------ Records
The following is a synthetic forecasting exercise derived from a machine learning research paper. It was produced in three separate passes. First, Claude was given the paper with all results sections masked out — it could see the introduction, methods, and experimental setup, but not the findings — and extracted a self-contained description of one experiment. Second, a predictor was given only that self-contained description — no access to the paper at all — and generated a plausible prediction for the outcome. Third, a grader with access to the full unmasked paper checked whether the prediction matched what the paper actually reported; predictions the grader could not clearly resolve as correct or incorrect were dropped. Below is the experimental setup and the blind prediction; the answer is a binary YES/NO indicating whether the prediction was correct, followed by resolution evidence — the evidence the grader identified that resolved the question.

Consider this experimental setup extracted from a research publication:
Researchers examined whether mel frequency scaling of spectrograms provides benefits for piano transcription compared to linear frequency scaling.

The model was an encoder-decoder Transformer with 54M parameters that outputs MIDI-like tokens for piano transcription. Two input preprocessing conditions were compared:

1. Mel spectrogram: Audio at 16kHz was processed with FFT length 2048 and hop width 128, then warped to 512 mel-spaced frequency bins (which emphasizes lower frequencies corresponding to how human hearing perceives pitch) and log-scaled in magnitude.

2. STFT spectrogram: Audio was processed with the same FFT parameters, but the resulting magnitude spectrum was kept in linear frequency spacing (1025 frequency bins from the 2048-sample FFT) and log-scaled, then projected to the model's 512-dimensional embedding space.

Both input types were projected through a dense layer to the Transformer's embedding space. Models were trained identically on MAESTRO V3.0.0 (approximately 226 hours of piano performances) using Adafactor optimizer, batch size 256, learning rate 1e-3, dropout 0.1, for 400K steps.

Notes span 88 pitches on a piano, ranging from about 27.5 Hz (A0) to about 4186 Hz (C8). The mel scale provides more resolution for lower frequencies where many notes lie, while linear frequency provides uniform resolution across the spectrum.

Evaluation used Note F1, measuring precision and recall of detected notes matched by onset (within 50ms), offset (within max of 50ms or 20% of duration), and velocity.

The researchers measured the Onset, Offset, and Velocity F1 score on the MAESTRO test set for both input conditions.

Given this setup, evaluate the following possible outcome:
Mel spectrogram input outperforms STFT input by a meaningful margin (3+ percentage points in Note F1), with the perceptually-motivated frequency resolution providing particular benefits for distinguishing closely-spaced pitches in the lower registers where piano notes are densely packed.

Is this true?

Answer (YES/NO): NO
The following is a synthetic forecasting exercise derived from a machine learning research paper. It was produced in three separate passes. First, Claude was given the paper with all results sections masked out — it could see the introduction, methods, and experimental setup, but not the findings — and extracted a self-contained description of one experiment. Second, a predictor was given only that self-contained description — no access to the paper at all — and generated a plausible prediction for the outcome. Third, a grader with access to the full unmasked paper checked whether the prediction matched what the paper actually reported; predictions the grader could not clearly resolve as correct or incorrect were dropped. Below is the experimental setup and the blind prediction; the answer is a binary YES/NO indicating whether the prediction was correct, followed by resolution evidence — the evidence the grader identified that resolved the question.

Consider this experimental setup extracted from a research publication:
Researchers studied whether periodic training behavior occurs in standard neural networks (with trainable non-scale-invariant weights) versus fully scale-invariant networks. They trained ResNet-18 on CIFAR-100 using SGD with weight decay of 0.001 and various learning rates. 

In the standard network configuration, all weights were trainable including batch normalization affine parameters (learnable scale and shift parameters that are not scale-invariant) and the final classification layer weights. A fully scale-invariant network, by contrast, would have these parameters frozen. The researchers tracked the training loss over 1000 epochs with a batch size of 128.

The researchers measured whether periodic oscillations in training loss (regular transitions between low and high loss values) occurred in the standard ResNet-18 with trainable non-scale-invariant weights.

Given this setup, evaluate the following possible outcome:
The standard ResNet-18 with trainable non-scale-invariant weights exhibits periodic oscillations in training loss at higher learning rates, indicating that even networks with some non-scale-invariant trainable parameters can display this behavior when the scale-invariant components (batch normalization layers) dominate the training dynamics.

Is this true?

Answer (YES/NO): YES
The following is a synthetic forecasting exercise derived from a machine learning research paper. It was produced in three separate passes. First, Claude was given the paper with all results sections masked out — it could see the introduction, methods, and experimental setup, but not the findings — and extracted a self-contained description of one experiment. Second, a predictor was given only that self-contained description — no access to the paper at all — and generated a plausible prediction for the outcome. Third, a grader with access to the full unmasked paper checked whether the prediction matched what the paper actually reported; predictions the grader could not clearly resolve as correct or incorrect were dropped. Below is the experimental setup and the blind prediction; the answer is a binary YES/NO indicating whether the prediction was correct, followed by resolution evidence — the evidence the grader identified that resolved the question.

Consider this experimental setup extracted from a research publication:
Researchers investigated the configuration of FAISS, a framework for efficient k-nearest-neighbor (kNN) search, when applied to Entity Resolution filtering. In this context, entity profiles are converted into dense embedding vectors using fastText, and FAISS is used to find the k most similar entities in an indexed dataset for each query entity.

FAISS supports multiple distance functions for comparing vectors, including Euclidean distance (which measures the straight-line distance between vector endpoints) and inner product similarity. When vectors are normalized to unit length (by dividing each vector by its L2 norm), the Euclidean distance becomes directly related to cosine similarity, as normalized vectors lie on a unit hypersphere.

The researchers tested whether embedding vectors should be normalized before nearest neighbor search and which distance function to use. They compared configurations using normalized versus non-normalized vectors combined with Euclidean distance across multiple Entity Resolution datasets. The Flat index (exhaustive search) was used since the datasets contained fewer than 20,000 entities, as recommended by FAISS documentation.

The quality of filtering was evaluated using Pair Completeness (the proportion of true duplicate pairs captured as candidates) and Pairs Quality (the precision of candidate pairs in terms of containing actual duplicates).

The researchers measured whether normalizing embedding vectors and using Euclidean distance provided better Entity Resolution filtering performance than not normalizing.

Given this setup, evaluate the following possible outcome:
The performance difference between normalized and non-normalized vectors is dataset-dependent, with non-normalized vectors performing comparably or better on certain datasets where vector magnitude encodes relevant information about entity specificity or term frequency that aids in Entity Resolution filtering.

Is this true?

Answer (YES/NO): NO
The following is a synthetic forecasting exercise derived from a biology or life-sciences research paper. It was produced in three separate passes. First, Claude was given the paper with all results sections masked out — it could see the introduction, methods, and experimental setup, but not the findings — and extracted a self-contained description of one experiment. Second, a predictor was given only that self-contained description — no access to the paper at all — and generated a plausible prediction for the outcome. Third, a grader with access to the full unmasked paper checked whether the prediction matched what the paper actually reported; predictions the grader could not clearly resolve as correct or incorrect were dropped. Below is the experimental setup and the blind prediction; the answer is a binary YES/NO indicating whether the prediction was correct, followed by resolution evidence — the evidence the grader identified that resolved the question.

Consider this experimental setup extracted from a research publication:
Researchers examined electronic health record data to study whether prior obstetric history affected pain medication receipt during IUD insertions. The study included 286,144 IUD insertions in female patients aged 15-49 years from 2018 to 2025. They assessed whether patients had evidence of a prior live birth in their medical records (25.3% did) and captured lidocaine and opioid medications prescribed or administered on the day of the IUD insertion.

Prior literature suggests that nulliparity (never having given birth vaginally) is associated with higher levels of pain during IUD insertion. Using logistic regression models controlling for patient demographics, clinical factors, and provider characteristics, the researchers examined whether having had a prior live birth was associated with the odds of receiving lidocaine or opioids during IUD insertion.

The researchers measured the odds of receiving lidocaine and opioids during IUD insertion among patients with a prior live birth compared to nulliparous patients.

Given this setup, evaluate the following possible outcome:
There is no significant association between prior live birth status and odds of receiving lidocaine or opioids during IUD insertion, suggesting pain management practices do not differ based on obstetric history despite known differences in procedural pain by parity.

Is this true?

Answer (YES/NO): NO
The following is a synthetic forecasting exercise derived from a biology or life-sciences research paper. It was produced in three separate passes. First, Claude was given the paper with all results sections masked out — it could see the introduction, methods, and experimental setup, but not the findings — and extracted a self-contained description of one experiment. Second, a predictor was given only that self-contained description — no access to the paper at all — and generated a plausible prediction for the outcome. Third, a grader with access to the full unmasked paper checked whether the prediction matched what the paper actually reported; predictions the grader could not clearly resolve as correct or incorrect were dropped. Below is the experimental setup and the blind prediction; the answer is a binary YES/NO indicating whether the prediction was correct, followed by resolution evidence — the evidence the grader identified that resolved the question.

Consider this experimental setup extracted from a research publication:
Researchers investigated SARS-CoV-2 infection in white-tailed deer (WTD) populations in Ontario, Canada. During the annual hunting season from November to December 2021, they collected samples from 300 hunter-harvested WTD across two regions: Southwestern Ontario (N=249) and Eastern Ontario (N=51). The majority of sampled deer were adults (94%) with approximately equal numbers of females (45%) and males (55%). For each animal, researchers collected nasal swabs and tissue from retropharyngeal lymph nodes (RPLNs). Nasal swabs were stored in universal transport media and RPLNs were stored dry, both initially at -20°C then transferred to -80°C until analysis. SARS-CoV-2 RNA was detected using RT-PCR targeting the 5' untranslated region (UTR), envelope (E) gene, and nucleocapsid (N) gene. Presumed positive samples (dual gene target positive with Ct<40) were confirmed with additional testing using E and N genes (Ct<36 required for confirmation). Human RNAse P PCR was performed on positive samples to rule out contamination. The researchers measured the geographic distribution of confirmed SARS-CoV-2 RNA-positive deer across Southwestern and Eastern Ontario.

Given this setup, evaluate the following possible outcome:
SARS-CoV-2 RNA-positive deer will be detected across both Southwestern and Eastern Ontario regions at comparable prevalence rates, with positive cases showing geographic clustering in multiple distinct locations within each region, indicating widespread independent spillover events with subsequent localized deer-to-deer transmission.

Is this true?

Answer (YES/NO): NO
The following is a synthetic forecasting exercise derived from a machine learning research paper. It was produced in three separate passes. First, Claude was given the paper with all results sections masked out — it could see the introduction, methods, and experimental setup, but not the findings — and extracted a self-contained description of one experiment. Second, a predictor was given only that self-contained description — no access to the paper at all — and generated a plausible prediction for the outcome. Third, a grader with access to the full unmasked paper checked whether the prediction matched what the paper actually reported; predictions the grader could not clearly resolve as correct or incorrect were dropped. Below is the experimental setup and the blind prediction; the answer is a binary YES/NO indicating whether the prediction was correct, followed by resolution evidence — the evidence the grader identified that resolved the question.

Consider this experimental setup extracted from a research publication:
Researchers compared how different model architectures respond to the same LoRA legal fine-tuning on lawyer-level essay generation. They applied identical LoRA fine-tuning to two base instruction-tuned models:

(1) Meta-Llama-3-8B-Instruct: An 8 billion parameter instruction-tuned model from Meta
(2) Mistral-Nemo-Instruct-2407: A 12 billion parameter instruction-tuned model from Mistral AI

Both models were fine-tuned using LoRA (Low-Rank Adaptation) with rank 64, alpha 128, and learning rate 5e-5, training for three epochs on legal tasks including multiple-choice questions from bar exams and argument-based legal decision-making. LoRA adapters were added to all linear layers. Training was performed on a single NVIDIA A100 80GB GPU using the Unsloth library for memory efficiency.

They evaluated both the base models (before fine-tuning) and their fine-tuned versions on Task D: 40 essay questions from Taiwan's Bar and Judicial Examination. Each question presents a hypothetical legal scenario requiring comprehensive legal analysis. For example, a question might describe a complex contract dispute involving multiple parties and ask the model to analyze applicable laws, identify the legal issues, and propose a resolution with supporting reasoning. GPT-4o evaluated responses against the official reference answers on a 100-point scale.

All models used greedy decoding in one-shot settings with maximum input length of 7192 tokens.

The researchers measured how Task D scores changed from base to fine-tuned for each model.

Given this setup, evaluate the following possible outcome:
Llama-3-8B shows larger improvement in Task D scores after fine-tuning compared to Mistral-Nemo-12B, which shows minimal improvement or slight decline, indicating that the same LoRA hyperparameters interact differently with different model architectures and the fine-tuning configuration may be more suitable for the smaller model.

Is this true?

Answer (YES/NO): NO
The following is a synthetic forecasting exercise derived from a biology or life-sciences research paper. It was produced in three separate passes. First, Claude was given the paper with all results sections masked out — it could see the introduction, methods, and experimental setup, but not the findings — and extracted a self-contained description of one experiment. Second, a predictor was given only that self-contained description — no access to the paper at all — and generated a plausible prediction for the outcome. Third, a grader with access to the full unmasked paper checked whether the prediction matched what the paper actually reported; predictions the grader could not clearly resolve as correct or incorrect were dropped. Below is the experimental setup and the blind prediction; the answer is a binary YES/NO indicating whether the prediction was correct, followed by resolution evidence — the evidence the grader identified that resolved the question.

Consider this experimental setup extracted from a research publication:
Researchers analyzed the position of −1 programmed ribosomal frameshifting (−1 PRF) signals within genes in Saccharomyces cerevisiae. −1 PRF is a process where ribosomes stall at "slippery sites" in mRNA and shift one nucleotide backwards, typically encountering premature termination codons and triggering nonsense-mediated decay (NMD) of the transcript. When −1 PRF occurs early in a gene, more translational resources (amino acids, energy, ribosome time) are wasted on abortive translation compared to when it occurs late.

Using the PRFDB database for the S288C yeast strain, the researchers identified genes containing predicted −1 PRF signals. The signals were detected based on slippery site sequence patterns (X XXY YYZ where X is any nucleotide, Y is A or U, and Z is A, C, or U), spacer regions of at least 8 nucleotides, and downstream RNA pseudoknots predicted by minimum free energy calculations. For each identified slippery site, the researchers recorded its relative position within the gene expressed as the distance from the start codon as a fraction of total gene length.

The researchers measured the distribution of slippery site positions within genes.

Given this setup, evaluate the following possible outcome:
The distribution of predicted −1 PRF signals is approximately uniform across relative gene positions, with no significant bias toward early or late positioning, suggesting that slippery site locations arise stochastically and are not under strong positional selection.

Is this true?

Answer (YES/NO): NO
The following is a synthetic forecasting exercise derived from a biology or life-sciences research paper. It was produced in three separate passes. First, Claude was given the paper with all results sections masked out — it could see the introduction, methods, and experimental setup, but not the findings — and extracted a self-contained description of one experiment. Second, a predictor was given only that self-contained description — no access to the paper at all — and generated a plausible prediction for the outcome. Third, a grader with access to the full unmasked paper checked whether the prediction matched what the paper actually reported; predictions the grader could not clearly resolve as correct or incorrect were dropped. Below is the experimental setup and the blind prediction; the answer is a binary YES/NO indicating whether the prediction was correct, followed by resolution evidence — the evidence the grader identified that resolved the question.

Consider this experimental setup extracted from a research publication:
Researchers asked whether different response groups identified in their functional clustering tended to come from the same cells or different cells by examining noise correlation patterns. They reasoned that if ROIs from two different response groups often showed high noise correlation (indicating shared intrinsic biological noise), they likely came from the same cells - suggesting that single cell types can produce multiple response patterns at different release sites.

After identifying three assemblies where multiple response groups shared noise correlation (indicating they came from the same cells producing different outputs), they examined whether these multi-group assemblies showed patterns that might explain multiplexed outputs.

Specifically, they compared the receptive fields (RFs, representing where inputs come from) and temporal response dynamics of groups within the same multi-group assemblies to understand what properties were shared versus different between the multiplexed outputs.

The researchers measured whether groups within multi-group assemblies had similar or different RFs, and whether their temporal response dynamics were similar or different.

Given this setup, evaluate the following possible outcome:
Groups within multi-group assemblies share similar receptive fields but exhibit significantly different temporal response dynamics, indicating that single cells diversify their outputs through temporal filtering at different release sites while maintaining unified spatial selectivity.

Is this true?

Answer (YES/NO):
------------
_To do_: Lines from the start of the records through the one containing "Researchers examined whether mel" are what should be retyped, exactly and in full, both ends included.

_The answer_:
The following is a synthetic forecasting exercise derived from a machine learning research paper. It was produced in three separate passes. First, Claude was given the paper with all results sections masked out — it could see the introduction, methods, and experimental setup, but not the findings — and extracted a self-contained description of one experiment. Second, a predictor was given only that self-contained description — no access to the paper at all — and generated a plausible prediction for the outcome. Third, a grader with access to the full unmasked paper checked whether the prediction matched what the paper actually reported; predictions the grader could not clearly resolve as correct or incorrect were dropped. Below is the experimental setup and the blind prediction; the answer is a binary YES/NO indicating whether the prediction was correct, followed by resolution evidence — the evidence the grader identified that resolved the question.

Consider this experimental setup extracted from a research publication:
Researchers examined whether mel frequency scaling of spectrograms provides benefits for piano transcription compared to linear frequency scaling.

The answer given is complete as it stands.